We implement some of the redaction by not replication some tables at all, and some other redaction by using views. As for your query, the relevant redaction in view (not table)
if((`enwiki`.`revision`.`rev_deleted` & 4),NULL,`enwiki`.`revision`.`rev_user`) AS `rev_user`
, which makes
rev_deleted has bit 2^2 (for revdel-ed username) set. As a side effect of using this
if, indexes in the table
rev_user cannot be used.
Since unusable indexes is a serious performance problem, the DBAs made alternative views that redact the rows entirely. This is the case of view
revision_userindex, where the definition includes and
`enwiki`.`revision`.`rev_user` AS `rev_user`
where ((`enwiki`.`revision`.`rev_deleted` & 4) = 0)

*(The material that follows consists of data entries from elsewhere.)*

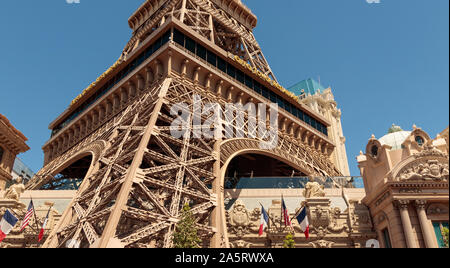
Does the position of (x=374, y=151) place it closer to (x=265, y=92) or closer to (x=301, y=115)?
(x=265, y=92)

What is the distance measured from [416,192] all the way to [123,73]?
106 feet

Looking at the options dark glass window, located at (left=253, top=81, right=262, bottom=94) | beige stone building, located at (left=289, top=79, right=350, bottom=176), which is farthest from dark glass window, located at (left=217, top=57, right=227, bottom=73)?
beige stone building, located at (left=289, top=79, right=350, bottom=176)

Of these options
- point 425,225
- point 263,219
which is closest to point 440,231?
point 425,225

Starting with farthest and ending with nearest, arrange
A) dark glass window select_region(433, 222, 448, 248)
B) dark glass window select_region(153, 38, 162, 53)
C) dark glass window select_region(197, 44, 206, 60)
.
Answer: dark glass window select_region(197, 44, 206, 60) → dark glass window select_region(153, 38, 162, 53) → dark glass window select_region(433, 222, 448, 248)

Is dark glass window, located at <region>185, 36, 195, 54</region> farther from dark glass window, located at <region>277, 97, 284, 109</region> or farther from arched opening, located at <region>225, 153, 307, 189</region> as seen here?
arched opening, located at <region>225, 153, 307, 189</region>

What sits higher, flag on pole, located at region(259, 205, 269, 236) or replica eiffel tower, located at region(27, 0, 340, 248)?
replica eiffel tower, located at region(27, 0, 340, 248)

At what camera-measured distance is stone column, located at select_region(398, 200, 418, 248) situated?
18.3m

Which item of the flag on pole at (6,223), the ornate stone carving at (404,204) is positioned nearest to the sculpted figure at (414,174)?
the ornate stone carving at (404,204)

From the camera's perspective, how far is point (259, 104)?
4050cm

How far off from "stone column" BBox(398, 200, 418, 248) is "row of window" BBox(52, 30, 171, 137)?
2569 centimetres

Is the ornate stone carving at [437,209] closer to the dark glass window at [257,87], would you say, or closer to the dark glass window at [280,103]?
the dark glass window at [257,87]
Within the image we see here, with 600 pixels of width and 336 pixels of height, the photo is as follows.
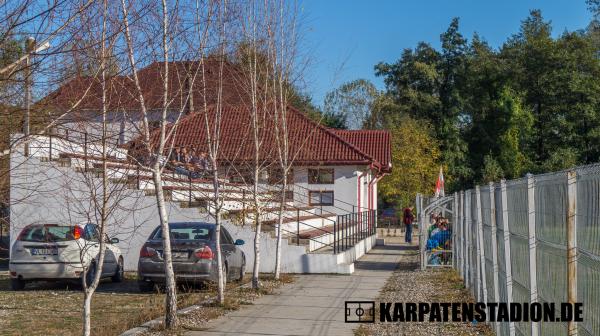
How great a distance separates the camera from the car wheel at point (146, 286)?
17.2 metres

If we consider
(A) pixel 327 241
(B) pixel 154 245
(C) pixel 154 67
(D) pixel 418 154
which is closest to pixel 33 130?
(C) pixel 154 67

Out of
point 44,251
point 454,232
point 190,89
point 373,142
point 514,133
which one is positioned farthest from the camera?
point 514,133

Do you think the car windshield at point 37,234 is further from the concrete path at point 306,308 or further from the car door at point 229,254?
the concrete path at point 306,308

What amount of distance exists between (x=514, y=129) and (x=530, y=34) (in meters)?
11.5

rev_user is now a simple passthrough, allowing use of indexes on that column; the bit condition in
rev_deleted is now an implicit but enforced where condition to the underlying
revision table that we cannot query directly.
So no, we don't have two copies of the table, but two views of the same table.
Ah, cool. Thanks. That all makes perfect sense.
Maybe the "Database tables" tab in Quarry could include this information? I imagine I'm not the first person to stub my toe on this.
Good point. Though, what link text and target do you suggest? cc @Framawiki:
See also phab:T139289
Since a table was deleted, how does one get the page_id for a qid efficiently?
page properties doesn't seem to work well.
JOIN page ON page_namespace = 0 AND page_title = ...
Thanks. Way too easy :)
Perhaps I shouldn't have been so brief.
wb_items_per_site still contains numbers, so you need to do either:
JOIN page ON page_namespace = 0 AND page_title = CONCAT('Q', ips_item_id)
JOIN wb_items_per_site ON REPLACE('Q', '', page_title) = ips_item_id
This will make the query use indexes and therefore will be fast.